__Assignment A__.
In the article below about the Tokyo Olympics cannabis ban, who is the Tokyo Olympics chief executive?
__Assignment B__.
List every distinct year that the article below about the Tokyo Olympics cannabis ban mentions.

Although major athletics organizations are starting to ease up on CBD therapies, the Tokyo Olympics won’t allow its participants — or visitors — to consume cannabis during the 2020 Summer games.

On Tuesday, the Tokyo Olympics chief executive, Toshiro Muto, told a press conference that weed is illegal in the Land of the Rising Sun, and its use won’t be tolerated during the competition.

“There are countries and some regions around the world that have relaxed rules recently,” Muto said via an interpreter, the Associated Press reported. “Unfortunately, the use of cannabis constitutes a violation of law and that needs to be thoroughly communicated.”

Unfortunately is right. 

The World Anti-Doping Agency (WADA), which oversees the Olympics’ drug policies, loosened its rules around cannabis in 2013 and again in 2017. In 2017, the agency completely removed all rules banning the use of pure CBD products. CBD, fortunately, is totally legal in Japan.

THC, however, remains banned at the Olympics, but in 2013 the agency lifted its testing limits for everyone’s favorite weed molecule: Olympians are reprimanded if they’re caught with more than 150 ng/mL of urine, which is a fairly liberal cut-off. According to WADA officials, anyone exceeding the 150 ng/mL limit would likely be “a pretty dedicated cannabis consumer.”

__Material provided__.
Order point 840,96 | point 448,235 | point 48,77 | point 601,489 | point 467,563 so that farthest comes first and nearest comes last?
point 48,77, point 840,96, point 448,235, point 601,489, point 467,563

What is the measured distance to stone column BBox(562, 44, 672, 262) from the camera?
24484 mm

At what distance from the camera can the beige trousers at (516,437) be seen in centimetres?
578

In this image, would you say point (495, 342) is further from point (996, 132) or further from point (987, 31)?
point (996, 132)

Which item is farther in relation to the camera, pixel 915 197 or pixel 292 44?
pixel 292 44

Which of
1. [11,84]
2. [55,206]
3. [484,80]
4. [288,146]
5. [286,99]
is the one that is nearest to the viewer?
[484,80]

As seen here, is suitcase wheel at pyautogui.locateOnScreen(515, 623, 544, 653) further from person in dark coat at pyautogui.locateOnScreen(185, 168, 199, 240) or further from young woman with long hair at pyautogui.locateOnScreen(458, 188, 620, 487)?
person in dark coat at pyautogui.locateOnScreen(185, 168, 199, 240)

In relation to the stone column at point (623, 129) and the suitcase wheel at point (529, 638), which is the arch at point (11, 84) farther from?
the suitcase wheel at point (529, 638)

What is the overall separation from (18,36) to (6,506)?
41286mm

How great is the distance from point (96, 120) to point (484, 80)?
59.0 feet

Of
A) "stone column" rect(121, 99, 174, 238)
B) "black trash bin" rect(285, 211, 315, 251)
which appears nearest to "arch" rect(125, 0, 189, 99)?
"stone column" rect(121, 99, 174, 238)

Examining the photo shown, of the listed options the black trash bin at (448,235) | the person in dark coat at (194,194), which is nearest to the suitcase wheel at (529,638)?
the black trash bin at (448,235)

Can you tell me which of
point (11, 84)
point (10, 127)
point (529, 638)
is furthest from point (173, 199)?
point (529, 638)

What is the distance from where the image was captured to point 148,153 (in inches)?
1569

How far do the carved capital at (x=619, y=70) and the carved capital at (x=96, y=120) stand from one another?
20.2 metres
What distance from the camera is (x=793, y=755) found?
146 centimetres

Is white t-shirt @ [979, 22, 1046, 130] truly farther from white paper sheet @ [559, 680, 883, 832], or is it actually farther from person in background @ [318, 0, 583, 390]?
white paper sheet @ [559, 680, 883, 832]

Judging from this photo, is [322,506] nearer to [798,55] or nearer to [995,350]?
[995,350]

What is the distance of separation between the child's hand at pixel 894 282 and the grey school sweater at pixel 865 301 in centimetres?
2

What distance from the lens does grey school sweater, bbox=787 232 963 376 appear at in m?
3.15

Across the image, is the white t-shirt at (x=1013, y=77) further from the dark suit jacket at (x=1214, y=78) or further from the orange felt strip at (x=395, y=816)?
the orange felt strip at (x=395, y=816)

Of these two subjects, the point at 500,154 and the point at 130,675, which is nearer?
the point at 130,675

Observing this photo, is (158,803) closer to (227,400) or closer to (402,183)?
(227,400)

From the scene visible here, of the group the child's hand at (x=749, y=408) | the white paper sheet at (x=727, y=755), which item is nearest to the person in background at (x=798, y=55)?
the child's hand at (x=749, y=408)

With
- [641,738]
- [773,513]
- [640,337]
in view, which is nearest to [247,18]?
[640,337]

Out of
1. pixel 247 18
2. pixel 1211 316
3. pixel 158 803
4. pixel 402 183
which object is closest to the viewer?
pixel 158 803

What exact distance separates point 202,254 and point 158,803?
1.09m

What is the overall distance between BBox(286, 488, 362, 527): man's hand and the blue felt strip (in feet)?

__Final answer A__.
Toshiro Muto

__Final answer B__.
2013, 2017, 2020